Which types of drugs are concerned with causing nephrogenic diabetes inspidus?

A

Lithium

39
Q

What are the symptoms of diabetes insipidus?

A
Polyuria
Nocturia
Thirst
Polydypsia 
Hypo-osmolar urine (and in large volumes)

Hyper-osmolar plasma
-Hypernatremia

Glucose is normal (HbA1c)

40
Q

What is psychogenic polydypsia?

A

Polydipsia is excessive or abnormal thirst, accompanied by intake of excessive quantities of water or fluid.
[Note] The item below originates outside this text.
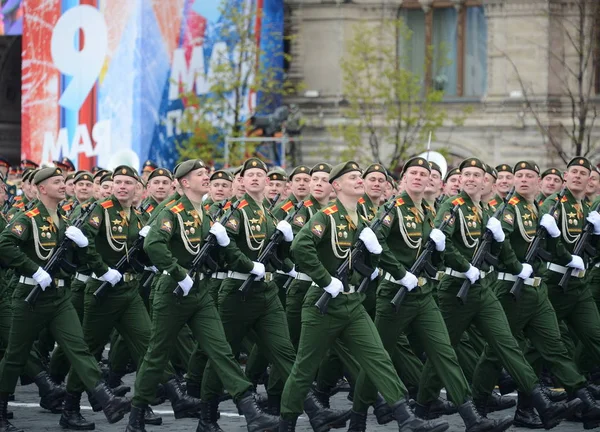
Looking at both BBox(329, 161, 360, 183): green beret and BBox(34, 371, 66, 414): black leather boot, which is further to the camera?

Psychogenic polydipsia (PPD), or primary polydipsia, is characterised by excessive volitional water intake and is often seen in patients with severe mental illness and/or developmental disability.

41
Q

What test can be conducted to distinguish between diabetes insipidus and psychogenic polydipsia?

A

Water deprivation test

42
Q

In patients with diabetes insipidus, what are the likely results of the water deprivation test?

A

There is no increase in urine osmolarity (AVP is suppressed)

43
Q

At what parameter should the water deprivation test be stopped?

A

If there is a loss of 3% body weight (marker of dehydration)

44
Q

How is central diabetes insipidus distinguished from nephrogenic diabetes?

A
Administer ddAVP (behaving like vasopressin)
-in central diabetes, ddAVP will interact with V2 receptors facilitating water reabsorption and leading to a significant increase in urine osmolarity 

This is unresponsive in nephrogenic diabetes

45
Q

What is the treatment for diabetes insipidus?

A

Desmopressin to replace vasopressin
Selective v2 receptor
(Tablets, intranasal)

46
Q

What is the available treatment for nephrogenic diabetes insipidus?

A

Thiazide diuretics

47
Q

Which disorder is associated with an increase in AVP?

A

Syndrome of inappropriate ADH

48
Q

What are the features of SIADH?

A
Reduced urine output
Water retention 
high urine osmolarity 
Low plasma osmolarity 
Dilutional hyponatremia
49
Q

What are the causes of SIADH?

A

CNS
-Head injury, stroke, tumour

Pulmonary disease
-Pneumonia, bronchiectasis

Malignancy
-Lung cancer

Drug related
-Carbazepine, serotonin reuptake inhibitors

Idiopathic

50
Q

What is the available management for SIADH?

A

Vaptan (Vasopressin antagonist), binds to V2 renal receptors.